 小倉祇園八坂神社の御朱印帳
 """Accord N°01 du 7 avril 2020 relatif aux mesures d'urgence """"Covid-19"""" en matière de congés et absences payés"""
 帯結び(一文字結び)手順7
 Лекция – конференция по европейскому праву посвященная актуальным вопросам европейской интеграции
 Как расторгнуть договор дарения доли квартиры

...

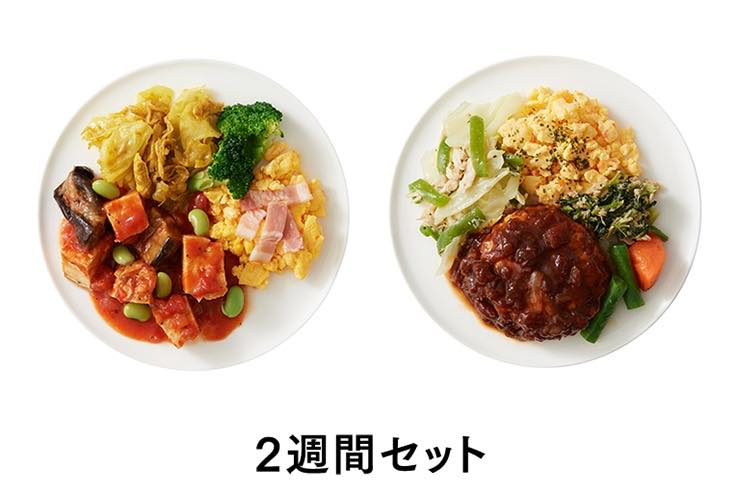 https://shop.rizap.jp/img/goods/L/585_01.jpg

...

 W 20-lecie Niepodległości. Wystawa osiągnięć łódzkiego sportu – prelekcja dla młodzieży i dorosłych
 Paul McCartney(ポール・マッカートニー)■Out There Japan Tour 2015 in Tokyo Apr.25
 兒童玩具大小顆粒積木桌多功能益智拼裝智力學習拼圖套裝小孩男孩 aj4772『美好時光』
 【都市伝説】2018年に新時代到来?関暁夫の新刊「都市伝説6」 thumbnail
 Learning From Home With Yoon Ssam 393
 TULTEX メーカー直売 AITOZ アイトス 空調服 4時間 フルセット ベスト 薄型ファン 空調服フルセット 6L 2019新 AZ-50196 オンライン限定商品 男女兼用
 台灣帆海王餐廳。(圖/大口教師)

Problem to work on: Write out exactly the lines above between the line with "小倉祇園八坂神社の御朱印帳" and the line with "Как расторгнуть договор", inclusive, and nothing beyond them.

Completed task:
 小倉祇園八坂神社の御朱印帳
 """Accord N°01 du 7 avril 2020 relatif aux mesures d'urgence """"Covid-19"""" en matière de congés et absences payés"""
 帯結び(一文字結び)手順7
 Лекция – конференция по европейскому праву посвященная актуальным вопросам европейской интеграции
 Как расторгнуть договор дарения доли квартиры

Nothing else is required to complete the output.